O günden sonra akşamları birileri gelip evin kapısını çalıp kaçıyordu. Sonra da gelip pencere ve dama taş atıyorlardı. Selvi anne delirtmiş gibiydi! Taş atanlara bağırıyor, çağırıyor ama elinden bir şey gelmiyordu. Komşu kadın olanları duydukça geliyor ve Selvi’ye anneye; "adın çıkmadan evlen de kurtul!" diyordu.

Yaşananlar Demet’in annesini çileden çıkarıyordu. Sonraları komşu kadınla birlikte, bazı yabancı insanlar gelip gitmeye başlamıştı. Selvi komşu kadınla birlikte yabancılarla tartışır gibi konuşurken, Demet konuşmaları yan odada duyuyordu, ama kimin ne demek istediğini anlayamıyordu. Dedesi ise geleni gideni diyor ve buna çok daha öfkeleniyordu.

Dedesi, bir gün yine ilk akşamdan hışımla gelip evi basmıştı! Uzun uzun hakaretler yağdırarak, çocukların gözleri önünde Selvi annenin kafasına sandalye fırlatmıştı! Selvi anne ise kendini kapıya zor atmış, canını zor kurtarmıştı!

Selvi gecenin ilerleyen saatlerinde eve döndüğünde artık hiç konuşmuyordu.

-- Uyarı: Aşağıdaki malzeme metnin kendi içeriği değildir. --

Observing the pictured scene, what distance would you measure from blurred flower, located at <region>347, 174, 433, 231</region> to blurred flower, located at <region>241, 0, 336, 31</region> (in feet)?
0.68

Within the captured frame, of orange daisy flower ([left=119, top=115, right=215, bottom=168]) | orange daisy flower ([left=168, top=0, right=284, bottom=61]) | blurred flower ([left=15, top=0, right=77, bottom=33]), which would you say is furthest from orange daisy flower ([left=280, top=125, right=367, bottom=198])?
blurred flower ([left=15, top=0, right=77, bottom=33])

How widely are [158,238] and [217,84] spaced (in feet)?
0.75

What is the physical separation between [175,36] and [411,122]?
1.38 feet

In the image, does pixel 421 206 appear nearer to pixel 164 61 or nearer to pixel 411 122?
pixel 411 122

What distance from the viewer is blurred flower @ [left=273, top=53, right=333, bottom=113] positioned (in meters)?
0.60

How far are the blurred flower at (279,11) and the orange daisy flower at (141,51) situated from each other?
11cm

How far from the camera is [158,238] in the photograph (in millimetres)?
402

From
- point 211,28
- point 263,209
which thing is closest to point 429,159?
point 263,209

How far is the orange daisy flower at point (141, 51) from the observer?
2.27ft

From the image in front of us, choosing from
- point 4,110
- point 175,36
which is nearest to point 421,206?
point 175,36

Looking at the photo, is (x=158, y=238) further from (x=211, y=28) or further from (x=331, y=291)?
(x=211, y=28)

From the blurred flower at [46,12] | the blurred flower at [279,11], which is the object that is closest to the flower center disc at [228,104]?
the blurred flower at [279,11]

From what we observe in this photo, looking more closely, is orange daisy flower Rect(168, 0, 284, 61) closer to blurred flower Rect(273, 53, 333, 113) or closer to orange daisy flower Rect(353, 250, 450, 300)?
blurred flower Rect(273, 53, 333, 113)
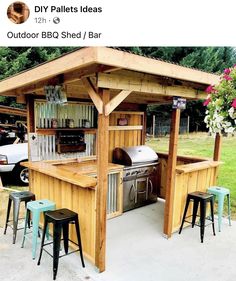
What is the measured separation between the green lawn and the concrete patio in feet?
5.12

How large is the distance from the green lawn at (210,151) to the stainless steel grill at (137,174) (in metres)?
1.71

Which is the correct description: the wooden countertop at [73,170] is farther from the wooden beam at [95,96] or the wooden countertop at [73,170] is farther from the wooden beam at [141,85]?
the wooden beam at [141,85]

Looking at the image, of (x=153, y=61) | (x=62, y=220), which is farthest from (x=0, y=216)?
(x=153, y=61)

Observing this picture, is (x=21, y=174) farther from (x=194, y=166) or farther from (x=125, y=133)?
(x=194, y=166)

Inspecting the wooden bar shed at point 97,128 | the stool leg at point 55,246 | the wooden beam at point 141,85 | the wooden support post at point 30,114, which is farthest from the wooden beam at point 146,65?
the wooden support post at point 30,114

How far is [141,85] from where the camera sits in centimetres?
303

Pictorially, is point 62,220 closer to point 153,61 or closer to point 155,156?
point 153,61

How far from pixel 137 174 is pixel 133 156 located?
346 mm

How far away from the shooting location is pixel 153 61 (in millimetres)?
2609

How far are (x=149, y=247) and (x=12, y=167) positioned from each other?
13.5ft

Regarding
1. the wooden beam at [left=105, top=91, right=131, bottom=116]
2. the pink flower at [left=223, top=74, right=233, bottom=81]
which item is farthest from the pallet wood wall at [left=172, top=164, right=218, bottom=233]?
the pink flower at [left=223, top=74, right=233, bottom=81]
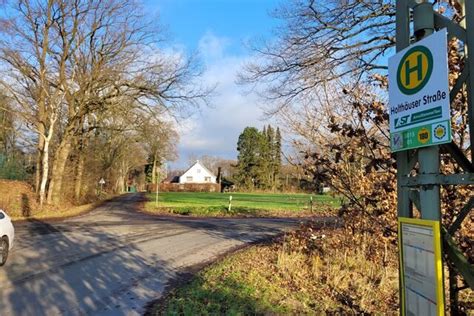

Çocuklarını uyumuştu. O, hıçkırıklarla yatağına gömülmüştü. Uzun Uzun inlemelerden sonra ölümün sessizliğe bürünmüş gibiydi. Bu sırada dışarıda şiddetli bir yağmur başlamıştı. O ise korku nöbetleri geçiriyor, uyku ve uyanık arasında sayıklar gibiydi.

Selvi biraz olsun kendine gelmişti. Etrafına bakınarak usulca yatağında doğruldu. Her yer karanlıktı. Etrafına bakındı. Ev ona yabancı gibi gelmişti. Yerinden fırlar gibi kalktı! Kapıya koştu. Saçları darmadağınıktı. Burnundan akan kanı fark etmiyordu. Sokağa çıkıp, gecenin karanlığında gözden kayboldu.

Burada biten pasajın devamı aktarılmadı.